● **Task details**
Please write out exactly the lines of the data below from the line holding "Smiling man wearing" through the line holding "LeRoy James White Buffalo Turquoise", and leave out the rest.

Recorded data:
------------------------------------
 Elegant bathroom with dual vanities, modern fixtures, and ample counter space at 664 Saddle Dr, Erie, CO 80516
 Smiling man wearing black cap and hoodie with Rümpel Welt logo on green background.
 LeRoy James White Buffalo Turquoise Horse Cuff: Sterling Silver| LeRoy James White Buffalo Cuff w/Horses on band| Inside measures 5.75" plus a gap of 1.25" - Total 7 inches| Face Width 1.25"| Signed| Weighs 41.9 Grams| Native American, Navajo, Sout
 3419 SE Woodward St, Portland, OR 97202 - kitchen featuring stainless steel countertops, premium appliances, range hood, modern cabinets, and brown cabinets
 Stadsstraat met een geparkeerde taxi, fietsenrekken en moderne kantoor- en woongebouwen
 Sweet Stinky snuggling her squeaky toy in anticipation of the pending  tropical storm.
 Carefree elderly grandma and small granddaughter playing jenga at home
------------------------------------
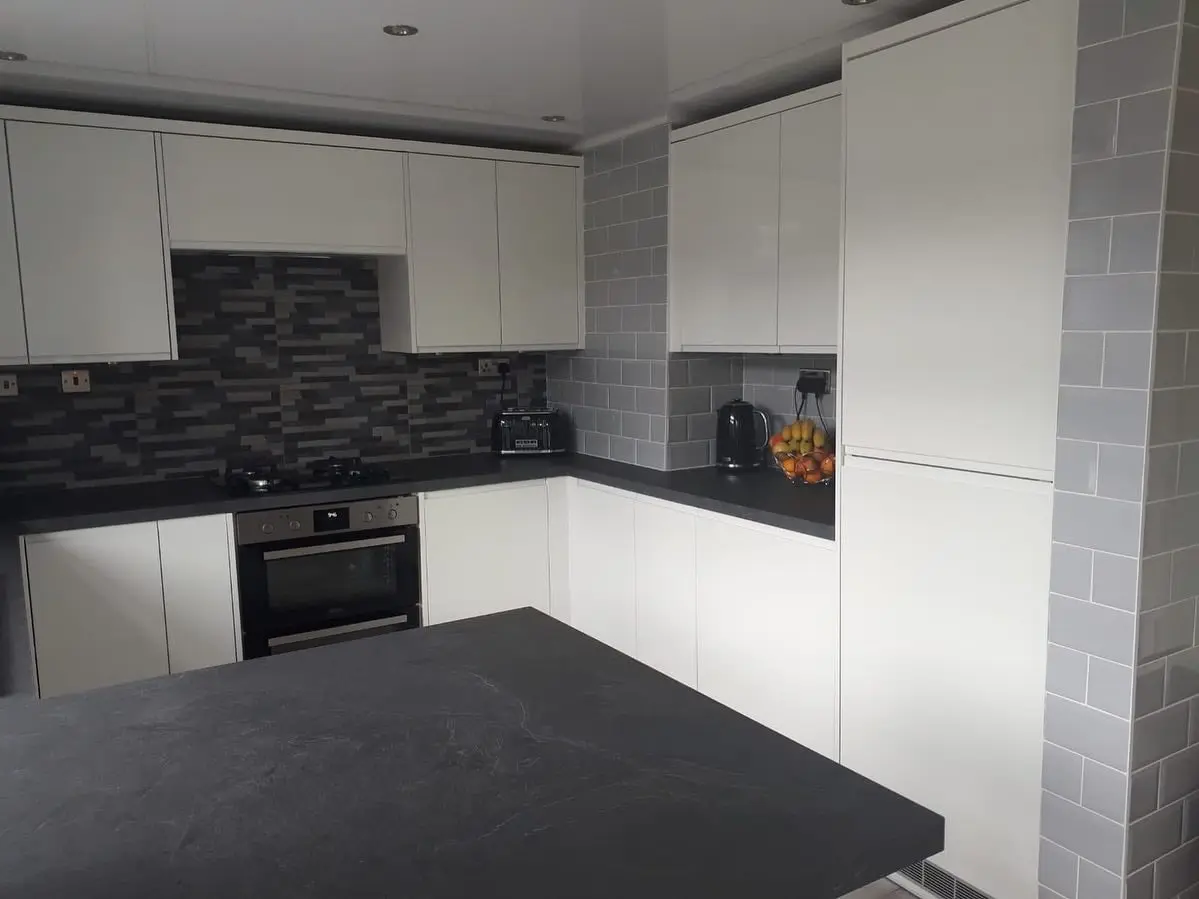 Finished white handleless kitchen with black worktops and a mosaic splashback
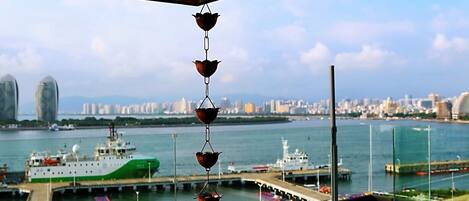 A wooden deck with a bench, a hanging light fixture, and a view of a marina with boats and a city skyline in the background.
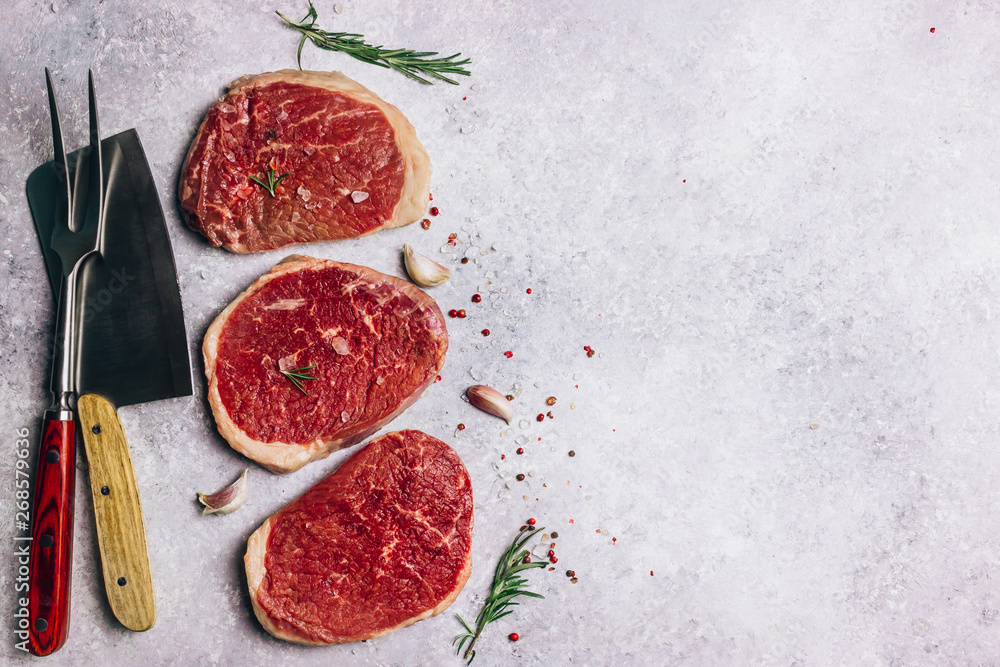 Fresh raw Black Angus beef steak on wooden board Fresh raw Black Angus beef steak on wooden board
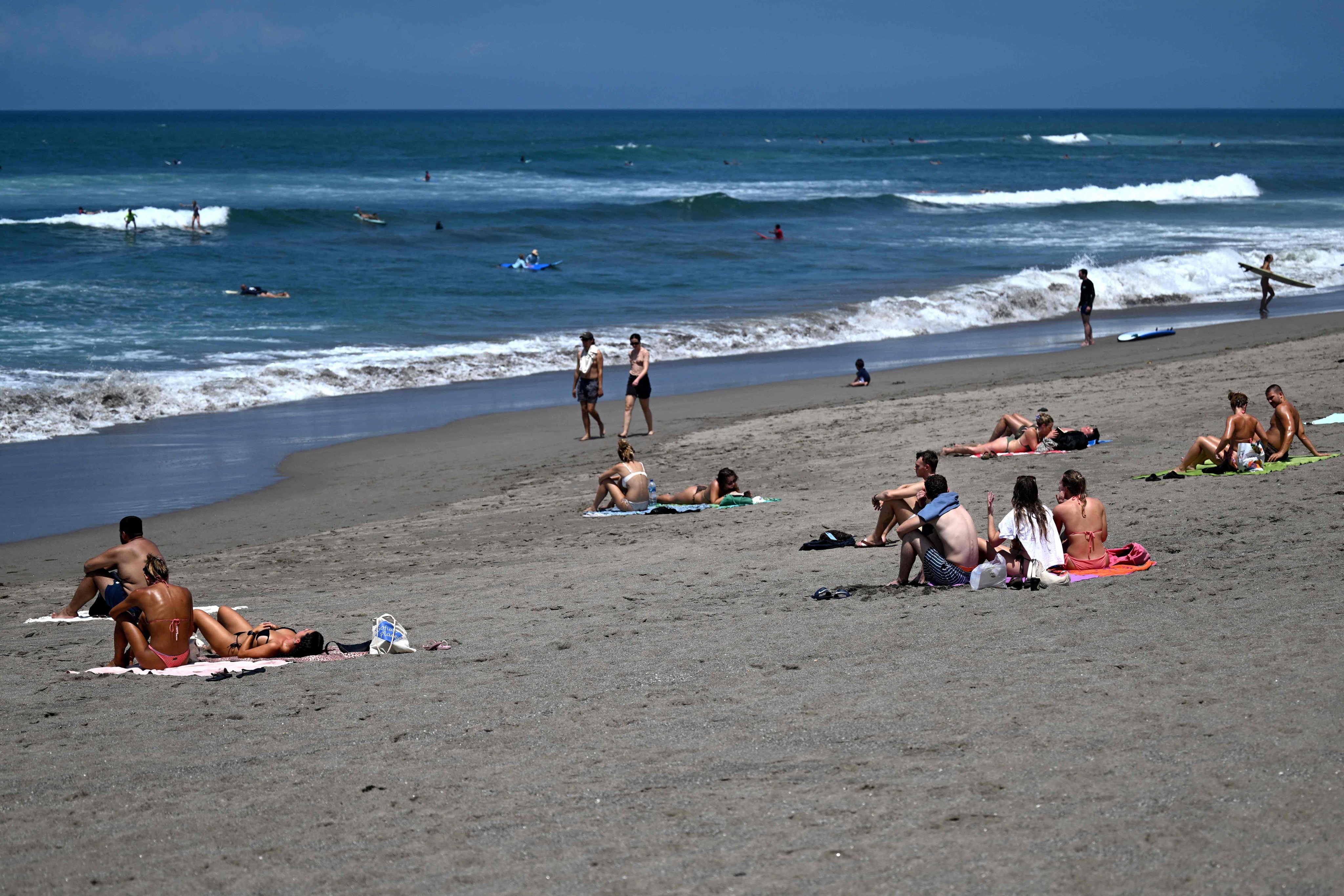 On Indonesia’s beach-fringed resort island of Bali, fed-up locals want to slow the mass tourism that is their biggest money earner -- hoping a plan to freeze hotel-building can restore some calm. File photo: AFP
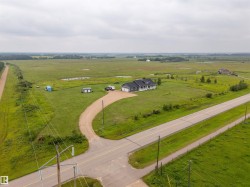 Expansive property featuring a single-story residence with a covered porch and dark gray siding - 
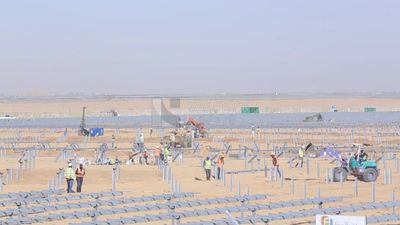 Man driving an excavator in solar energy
------------------------------------
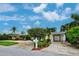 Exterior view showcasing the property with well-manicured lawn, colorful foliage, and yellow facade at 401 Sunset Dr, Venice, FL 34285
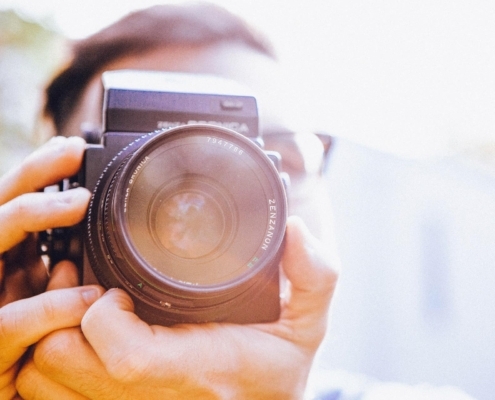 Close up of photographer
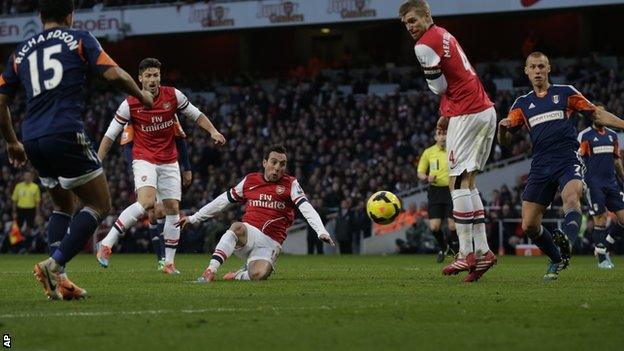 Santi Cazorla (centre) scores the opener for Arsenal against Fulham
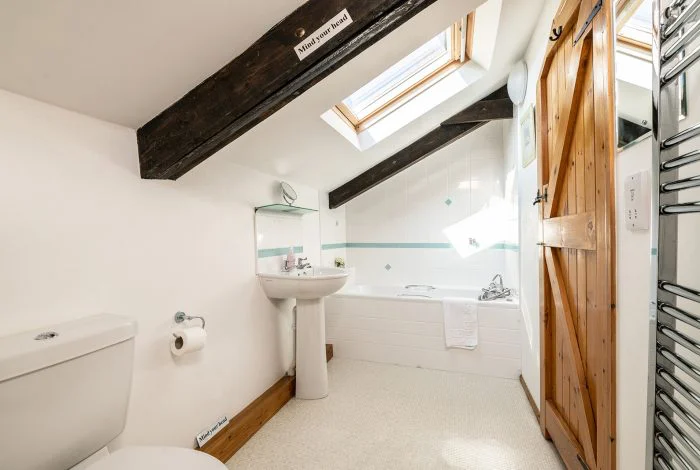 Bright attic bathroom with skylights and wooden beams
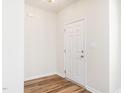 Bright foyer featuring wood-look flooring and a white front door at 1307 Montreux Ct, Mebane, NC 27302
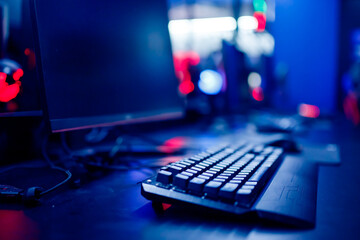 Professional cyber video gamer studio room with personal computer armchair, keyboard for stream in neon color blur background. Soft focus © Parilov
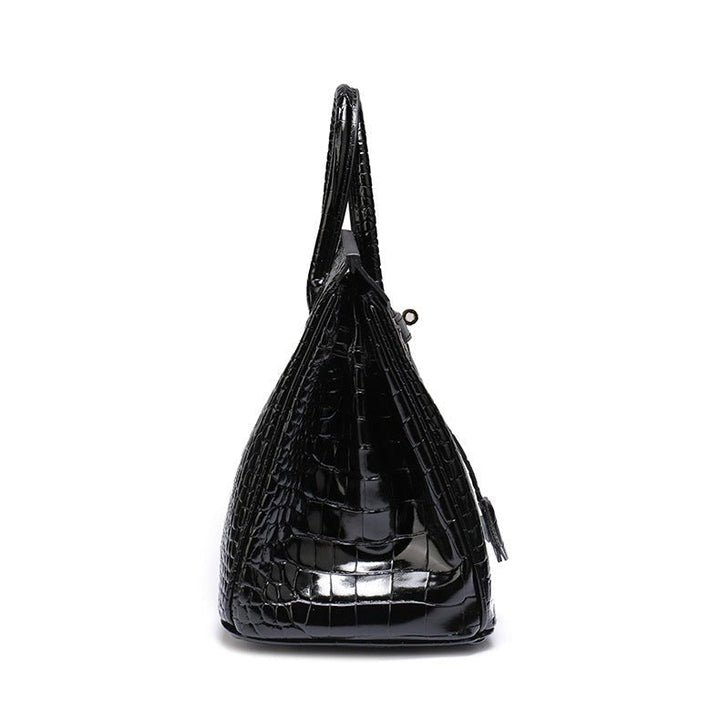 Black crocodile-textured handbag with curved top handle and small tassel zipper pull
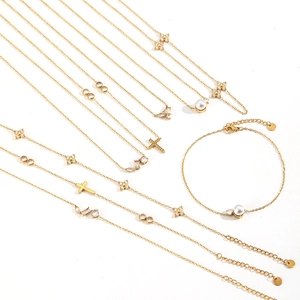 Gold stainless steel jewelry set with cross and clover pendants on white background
------------------------------------
● **Exercise answer**
 Smiling man wearing black cap and hoodie with Rümpel Welt logo on green background.
 LeRoy James White Buffalo Turquoise Horse Cuff: Sterling Silver| LeRoy James White Buffalo Cuff w/Horses on band| Inside measures 5.75" plus a gap of 1.25" - Total 7 inches| Face Width 1.25"| Signed| Weighs 41.9 Grams| Native American, Navajo, Sout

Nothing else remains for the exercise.